Comments left on the Facebook page have even brought them to tears. People he has encountered on the job over the years have left notes thanking him for helping them when their life was at a low point.
He was surprised by those, to him it's just part of the job and he loves his job.
"You forget," he said about how police work can sometimes help someone turn their life around. "Those are the ones that really got me," he said as he wiped tears from his eyes.
Paula said everything from the fundraising efforts to little notes in cards all mean so much to them as they concentrate on this chapter of their lives.
"We are so thankful to everyone for all they are doing?" she said.
Visit the GoFundMe account here to donate directly. https://www.gofundme.com/f/96-treatment-supoort?utm_source=customer&utm_medium=copy_link&utm_campaign=p_cf+share-flow-1&fbclid=IwAR3J3hgaqzShmhbvr0Kn5Yh9wFP_EBVJFPgWmRv0UJBnp2SnNf-PrjhqD2k
A chicken and biscuit benefit dinner is planned for Jan. 31 from 3:30 to 7:30 p.m. at the Venango Technology Center. Tickets are $9 for adults and $5 for children.

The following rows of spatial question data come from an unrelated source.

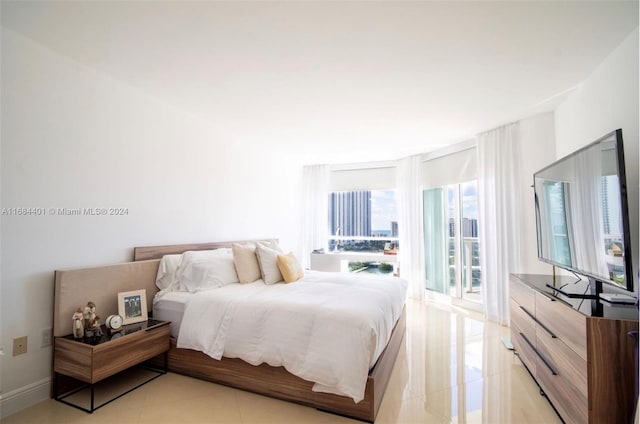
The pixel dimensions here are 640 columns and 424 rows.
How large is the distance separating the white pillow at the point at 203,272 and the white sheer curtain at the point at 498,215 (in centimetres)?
326

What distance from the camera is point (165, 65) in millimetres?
2393

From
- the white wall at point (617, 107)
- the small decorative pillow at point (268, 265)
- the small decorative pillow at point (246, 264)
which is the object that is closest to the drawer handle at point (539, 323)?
the white wall at point (617, 107)

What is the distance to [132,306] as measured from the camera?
2535 millimetres

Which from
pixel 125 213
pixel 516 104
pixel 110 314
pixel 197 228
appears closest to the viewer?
pixel 110 314

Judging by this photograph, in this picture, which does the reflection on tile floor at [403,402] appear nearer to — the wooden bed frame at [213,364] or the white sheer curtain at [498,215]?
the wooden bed frame at [213,364]

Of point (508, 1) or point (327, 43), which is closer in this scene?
point (508, 1)

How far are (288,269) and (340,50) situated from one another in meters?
2.07

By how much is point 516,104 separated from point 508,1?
1.76 meters

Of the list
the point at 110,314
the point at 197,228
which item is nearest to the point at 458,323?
the point at 197,228

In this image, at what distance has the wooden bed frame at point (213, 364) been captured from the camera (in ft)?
6.44

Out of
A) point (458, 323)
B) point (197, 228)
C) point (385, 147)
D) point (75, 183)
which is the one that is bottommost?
point (458, 323)

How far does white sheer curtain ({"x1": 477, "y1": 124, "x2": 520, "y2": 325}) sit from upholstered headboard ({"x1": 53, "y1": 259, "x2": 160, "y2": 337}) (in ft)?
13.1

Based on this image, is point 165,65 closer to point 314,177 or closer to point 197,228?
point 197,228

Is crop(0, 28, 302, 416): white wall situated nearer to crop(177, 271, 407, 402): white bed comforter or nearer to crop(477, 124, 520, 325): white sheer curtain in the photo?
crop(177, 271, 407, 402): white bed comforter
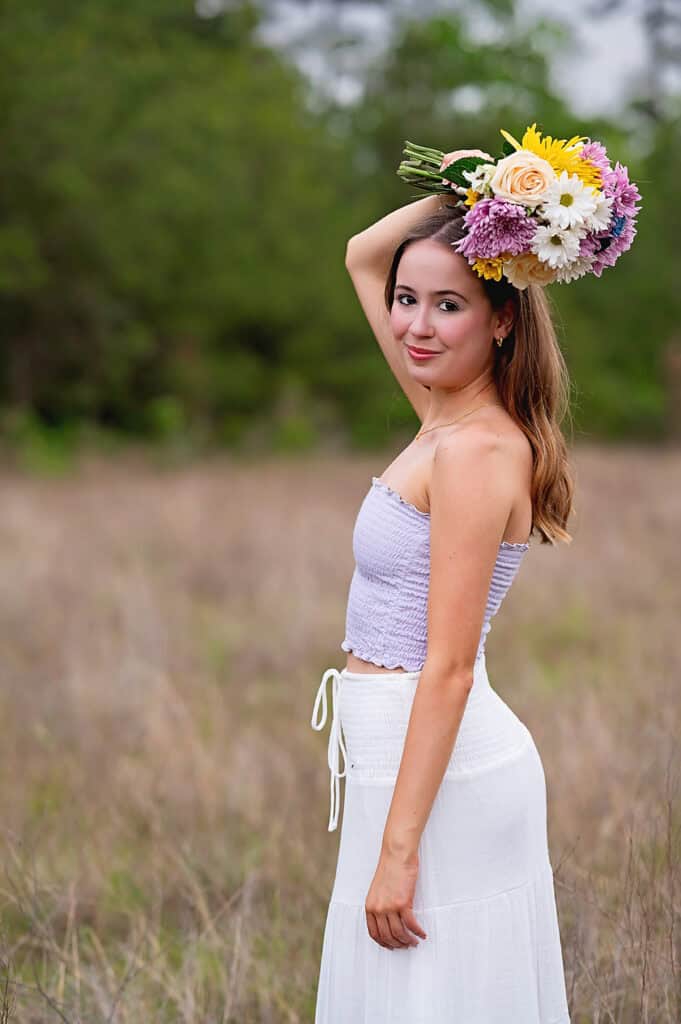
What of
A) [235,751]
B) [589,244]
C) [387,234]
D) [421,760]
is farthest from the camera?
[235,751]

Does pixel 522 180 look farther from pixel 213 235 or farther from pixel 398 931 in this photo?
pixel 213 235

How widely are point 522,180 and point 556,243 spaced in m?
0.11

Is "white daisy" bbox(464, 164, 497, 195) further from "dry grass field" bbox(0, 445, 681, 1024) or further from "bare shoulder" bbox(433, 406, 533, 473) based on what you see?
"dry grass field" bbox(0, 445, 681, 1024)

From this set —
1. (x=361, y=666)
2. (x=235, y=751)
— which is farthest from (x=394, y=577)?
(x=235, y=751)

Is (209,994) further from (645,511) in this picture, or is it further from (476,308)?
(645,511)

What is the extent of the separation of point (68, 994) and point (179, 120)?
16513 millimetres

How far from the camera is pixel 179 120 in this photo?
17.9 meters

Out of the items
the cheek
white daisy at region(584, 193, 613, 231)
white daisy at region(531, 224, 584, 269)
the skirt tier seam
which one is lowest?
the skirt tier seam

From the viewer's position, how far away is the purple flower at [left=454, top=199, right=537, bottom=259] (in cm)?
188

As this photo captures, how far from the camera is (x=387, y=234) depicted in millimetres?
2385

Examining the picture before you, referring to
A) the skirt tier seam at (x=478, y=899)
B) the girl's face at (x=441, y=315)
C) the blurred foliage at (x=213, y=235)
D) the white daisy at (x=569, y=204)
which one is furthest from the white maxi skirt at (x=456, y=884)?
the blurred foliage at (x=213, y=235)

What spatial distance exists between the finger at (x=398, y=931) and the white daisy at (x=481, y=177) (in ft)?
3.64

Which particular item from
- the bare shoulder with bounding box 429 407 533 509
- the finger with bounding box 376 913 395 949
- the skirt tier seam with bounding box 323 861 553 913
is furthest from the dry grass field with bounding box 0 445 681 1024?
the bare shoulder with bounding box 429 407 533 509

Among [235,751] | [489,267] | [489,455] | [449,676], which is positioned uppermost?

There will be a Chinese auction at the benefit with dozens of baskets and other items including a bake sale
Other ways to help include a T-shirt, wristband and bumper sticker sale. The shirts and stickers are designed with a black white and blue flag with OCPD#96Strong and the words "In this family, No one fights alone," Orders for the shirts can be placed by Monday for $13/child or $18/Adults or $20 for plus sizes. Bumper stickers are $4. These can be ordered using a form found on the OCPD#96 Strong Facebook page or by stopping by the police department.
The wrist bands are $2 or 3 for $5 and available at State Farm Insurance in the Cranberry Mall, Heath's Market in Oil City, the Venango Technical Center or the Oil City police station.
A second benefit is planned for Feb. 9 at Double Play in Oil City from noon to 8 p.m. A portion of sales and tips from guest servers will go to the family. There will be a lottery tree at the restaurant as well.